Given passage:
The U.S. economy created 236,000 jobs in March, the Labor Department reported on Friday, marking the slowest pace of growth in more than two years as the labor market cools slightly.
Economists had expected the U.S. economy gained 240,000 jobs last month. The unemployment rate dropped slightly to 3.5%, compared with 3.6% in February and the 3.6% consensus call among economists surveyed by FactSet.
The March report shows employment growth slowing for the second consecutive month as rising interest rates, persistent inflation, and growing fears of recession weigh on employer demand for workers. Employment gains for January and February were both revised as well, showing job gains so far in 2023 were slightly weaker than previously thought.
Despite the cooling trend, however, the labor market broadly remains remarkably stable, and the March report showed a number of bright spots. For one, job gains were broad: Leisure and hospitality, government, professional and business services, health care, and social assistance all saw notable growth over the month.
The labor force participation rate, or the share of Americans working or looking for work, also climbed to 62.6%, its highest level since the pandemic hit. That suggests more workers are coming in off the sidelines and looking for work, which can help with wage inflation by reducing the need for companies to offer more money to attract staff.

What to work on: Copy the passage on the March jobs report in full, word for word.

Listed records:
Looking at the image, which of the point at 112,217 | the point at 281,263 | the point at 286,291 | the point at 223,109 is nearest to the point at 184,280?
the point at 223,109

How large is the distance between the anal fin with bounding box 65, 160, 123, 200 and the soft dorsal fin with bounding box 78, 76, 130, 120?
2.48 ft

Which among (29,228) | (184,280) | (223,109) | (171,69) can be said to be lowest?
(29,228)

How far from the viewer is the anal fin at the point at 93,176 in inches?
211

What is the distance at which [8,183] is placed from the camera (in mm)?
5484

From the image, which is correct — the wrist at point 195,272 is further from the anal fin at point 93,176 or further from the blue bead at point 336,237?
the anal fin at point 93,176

...

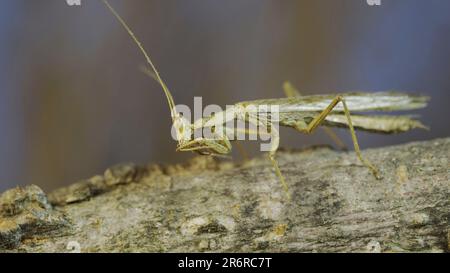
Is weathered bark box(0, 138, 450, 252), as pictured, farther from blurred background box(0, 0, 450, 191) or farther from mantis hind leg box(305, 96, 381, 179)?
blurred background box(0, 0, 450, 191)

Solution to this task:
The U.S. economy created 236,000 jobs in March, the Labor Department reported on Friday, marking the slowest pace of growth in more than two years as the labor market cools slightly.
Economists had expected the U.S. economy gained 240,000 jobs last month. The unemployment rate dropped slightly to 3.5%, compared with 3.6% in February and the 3.6% consensus call among economists surveyed by FactSet.
The March report shows employment growth slowing for the second consecutive month as rising interest rates, persistent inflation, and growing fears of recession weigh on employer demand for workers. Employment gains for January and February were both revised as well, showing job gains so far in 2023 were slightly weaker than previously thought.
Despite the cooling trend, however, the labor market broadly remains remarkably stable, and the March report showed a number of bright spots. For one, job gains were broad: Leisure and hospitality, government, professional and business services, health care, and social assistance all saw notable growth over the month.
The labor force participation rate, or the share of Americans working or looking for work, also climbed to 62.6%, its highest level since the pandemic hit. That suggests more workers are coming in off the sidelines and looking for work, which can help with wage inflation by reducing the need for companies to offer more money to attract staff.